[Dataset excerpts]
+ + +

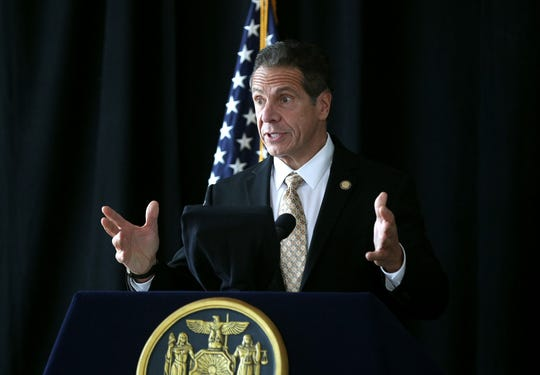 Gov. Andrew Cuomo vetoed a bill Thursday to legalize e-scooters and e-bikes, saying the measure did not have enough safety precautions.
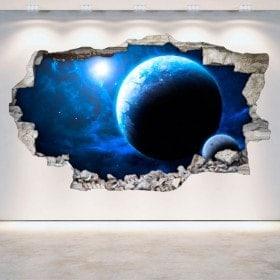 Vinilos Pared Rota Planetas Espacio 3D
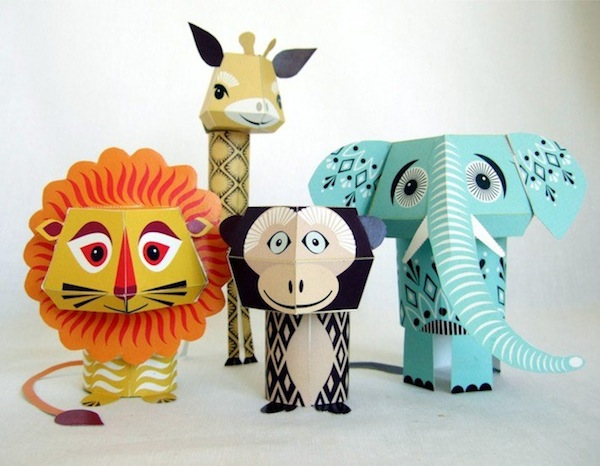 Adorable Printable Papercraft Animals Fun And Easy To Create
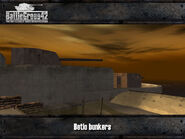 Betio bunkers 1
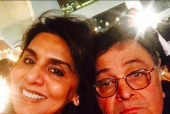 'Morals. Manners. Integrity.' No Prizes For Guessing Who Neetu Kapoor is Taking a Dig At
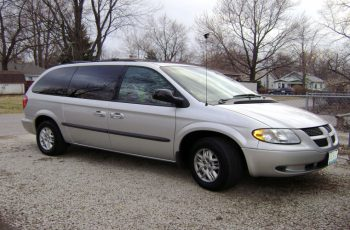 2001 Dodge Grand Caravan Owners Manual Free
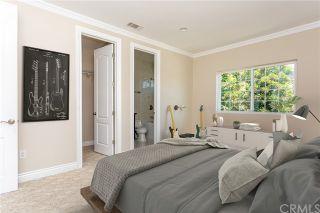 Photo 35: 164 Avenida De La Paz in San Clemente: Residential for sale (SC - San Clemente Central)  : MLS®# OC21055851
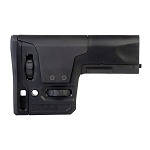 IMI Defense ASB- Adjustable Sniper Buttstock M16/AR15/M4 - Black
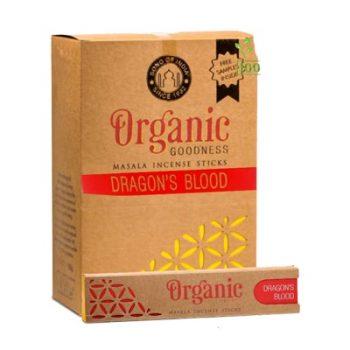 goloka organico sangre de dragon inciensos.online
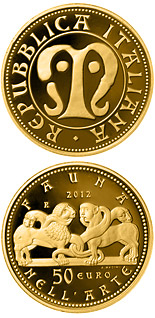 50 euro Fauna in the Art - 2012 - Series: Gold 50 euro coins - Italy
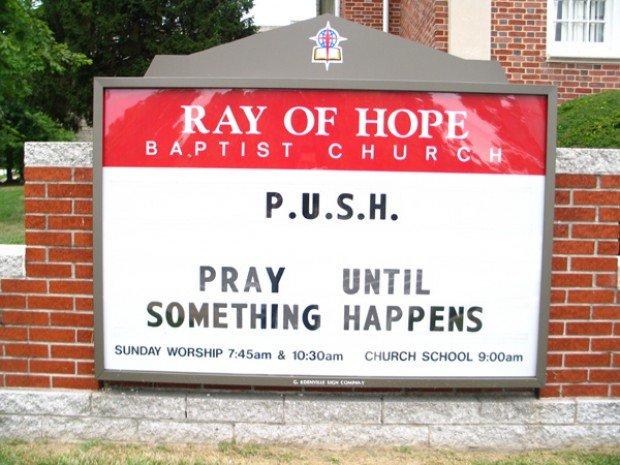 Do You Pray Online?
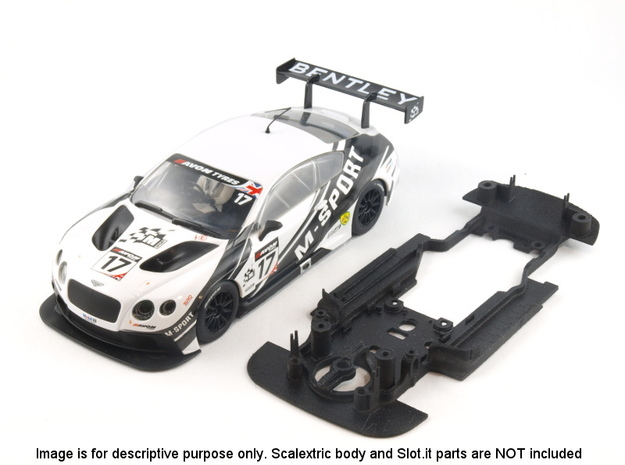 S06-ST1 Chassis for Scalextric Bentley GT3 STD/LMP in White Natural Versatile Plastic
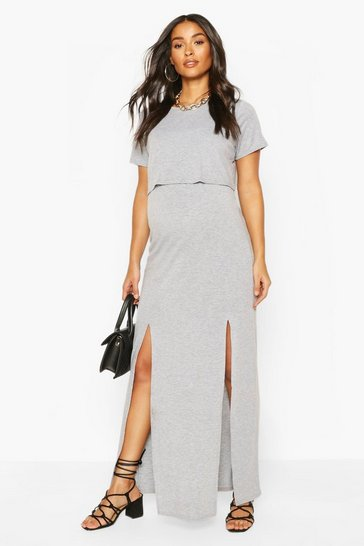 Grey marl Maternity Nursing Split Front T-Shirt Dress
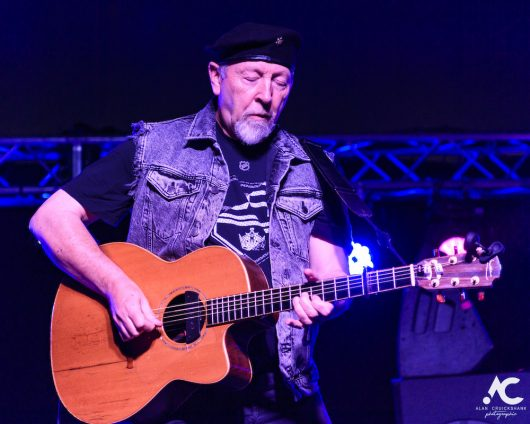 Richard Thompson Belladrum 2019 1 530x424 - Richard Thompson, Belladrum 2019 - Images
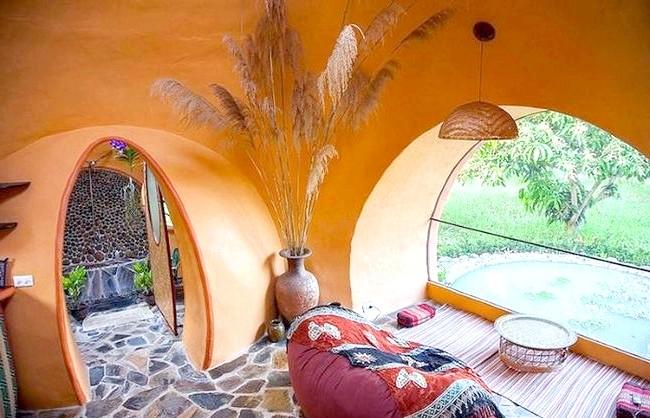 Будинок мрії за півтора місяці і 9000 доларів:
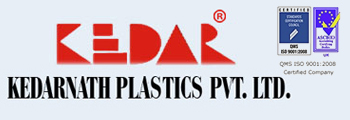 Kedarnath Plastics Private Limited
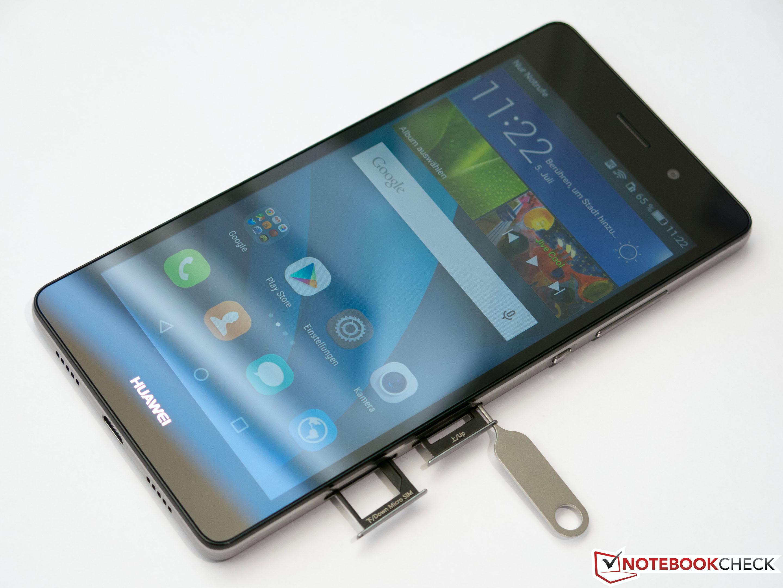 Huawei P Smart 2 Sim Karten.Huawei P8 Lite Smartphone Review Notebookcheck Net Reviews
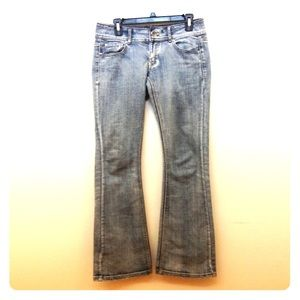 Imperial Star Denim - ⚡️SALE! Imperial Star boot cut jeans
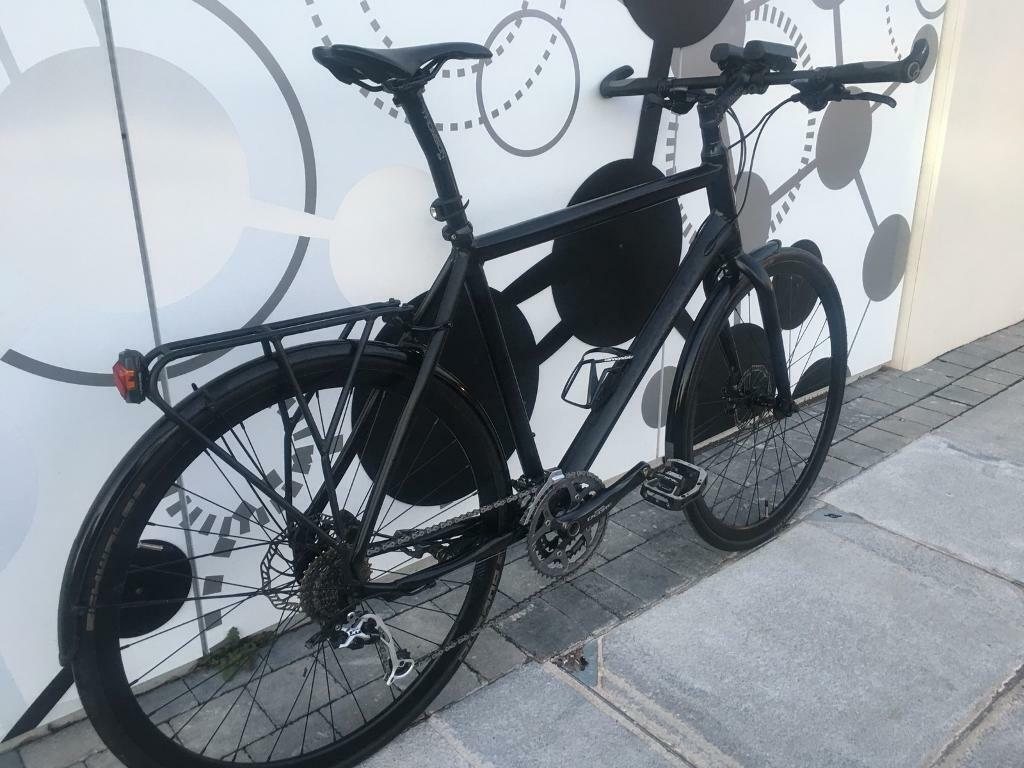 The Best Cannondale Bad Boy Custom Hybrid Bike For Sale In The Uk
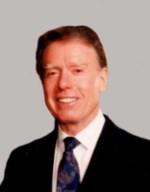 Raymond Hixson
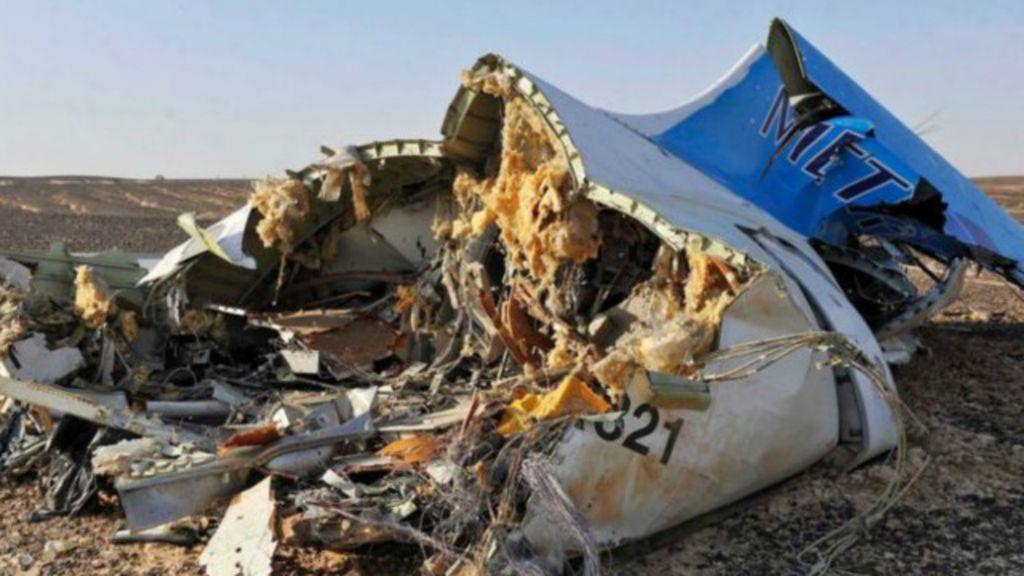 Egito descarta ação terrorista em tragédia no Sinai - BBC Brasil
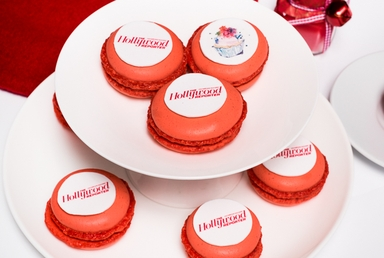 Red Brand Macarons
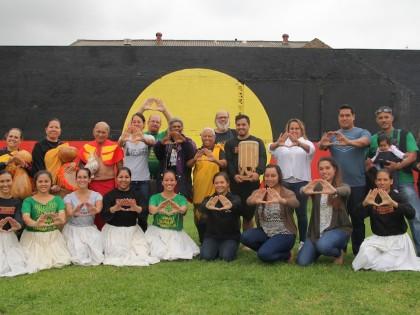 Hawaiians and Aboriginals stand in solidarity at Redfern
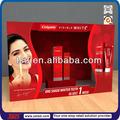 Tsd-c228 personalizado supermercado modelo de creme dental caixa display de papelão, mostrar pdq caixa, livro counter caixa de exposição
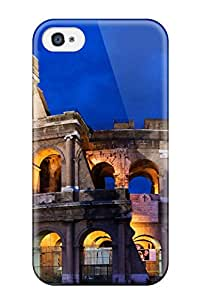 Herbert Mejia's Shop Best 6982911K54181097 Design High Quality Colosseum In Rome Cover Case With Excellent Style For Iphone 4/4s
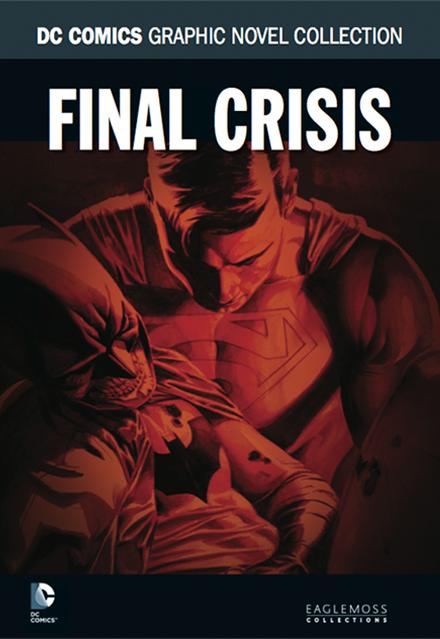crise+10.jpg (440×639)
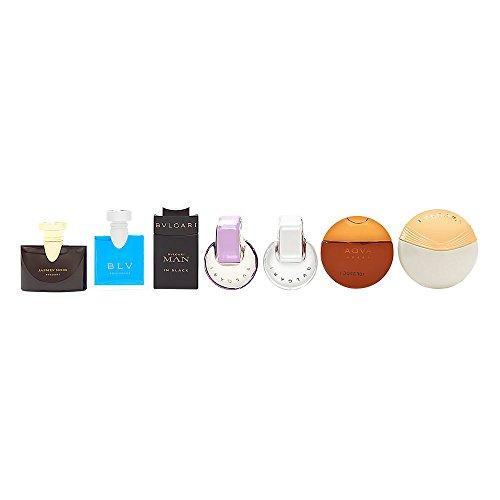 BVLGARI 7 Piece Fragrance Mini - Women Black Bvlgari For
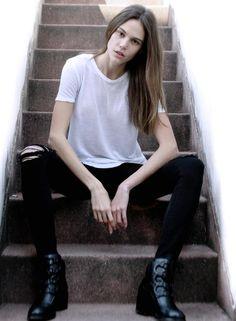 IMG Models - All Work Img Models, Milan, New York, Normcore, London, Street, Women, Fashion, Moda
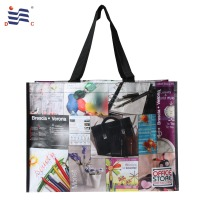 Picture printing laminated matte pp woven store shopping bag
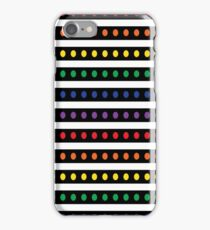Rainbow Spots and Stripes iPhone Case/Skin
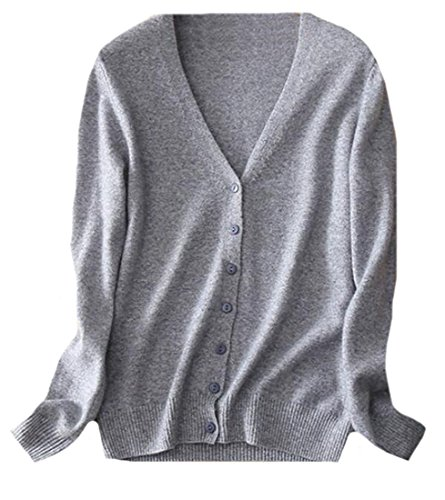 - CFD Womens Classic V-Neck Button Down Cashmere Cardigan Sweater XS Grey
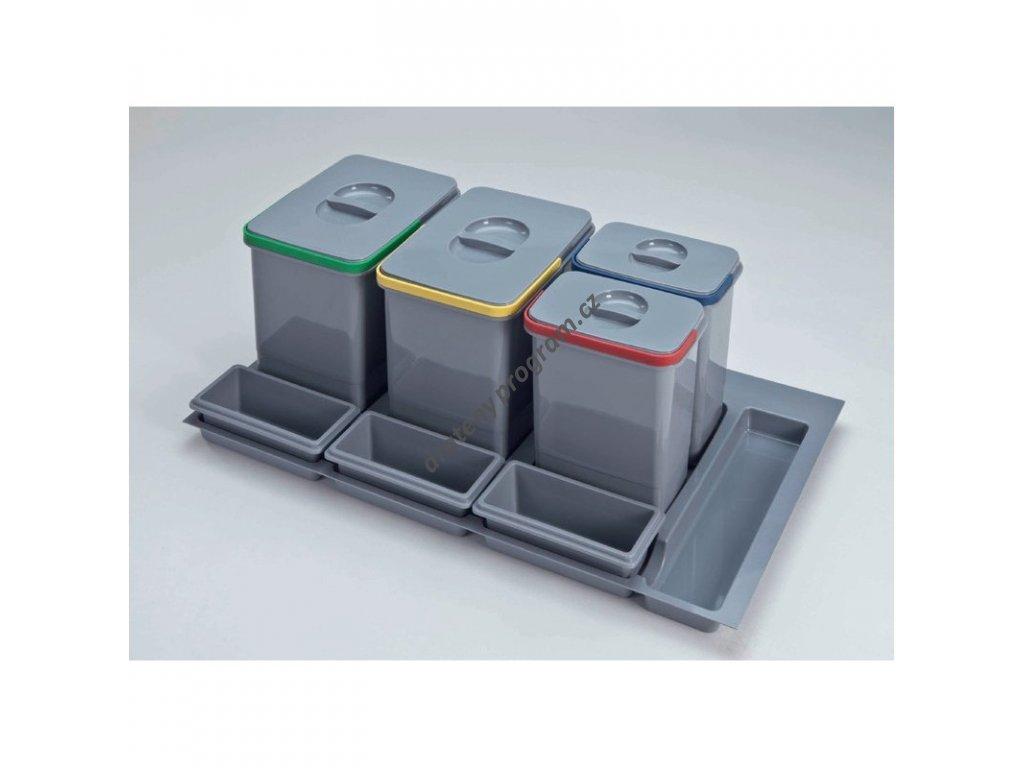Odpadkový koš do šuplíku 900, 2x15 l + 2x7 l, K90 - šedý plast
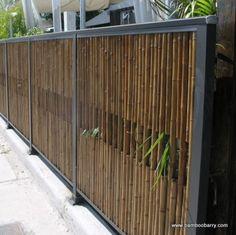 Bamboo: Decorative fences
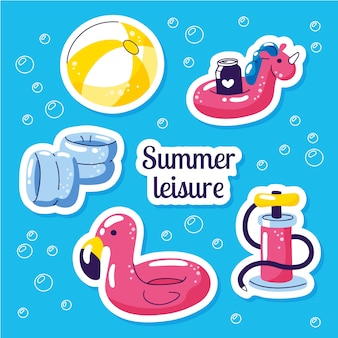 Inflatable swimming float set. beach party summer stickers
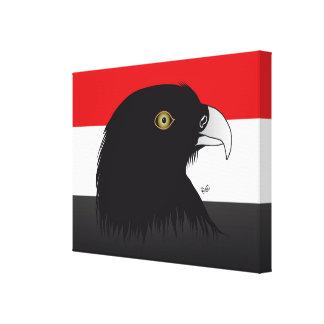 Egipto - Egypt lienzo
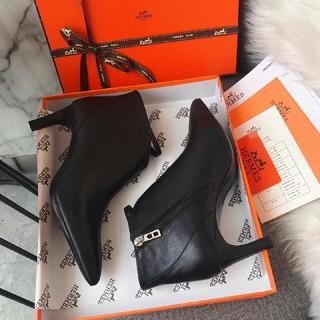 エルメス(Hermes)のHERMES   ブーツ  22.5-25cm(ブーツ)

+ + +

| What this task involves |
Copy the lines above between the one holding "Richard Thompson Belladrum" and the one holding "Red Brand Macarons", inclusive. Drop the pictures.

| Your solution |
 Richard Thompson Belladrum 2019 1 530x424 - Richard Thompson, Belladrum 2019 - Images
 Будинок мрії за півтора місяці і 9000 доларів:
 Kedarnath Plastics Private Limited
 Huawei P Smart 2 Sim Karten.Huawei P8 Lite Smartphone Review Notebookcheck Net Reviews
 Imperial Star Denim - ⚡️SALE! Imperial Star boot cut jeans
 The Best Cannondale Bad Boy Custom Hybrid Bike For Sale In The Uk
 Raymond Hixson
 Egito descarta ação terrorista em tragédia no Sinai - BBC Brasil
 Red Brand Macarons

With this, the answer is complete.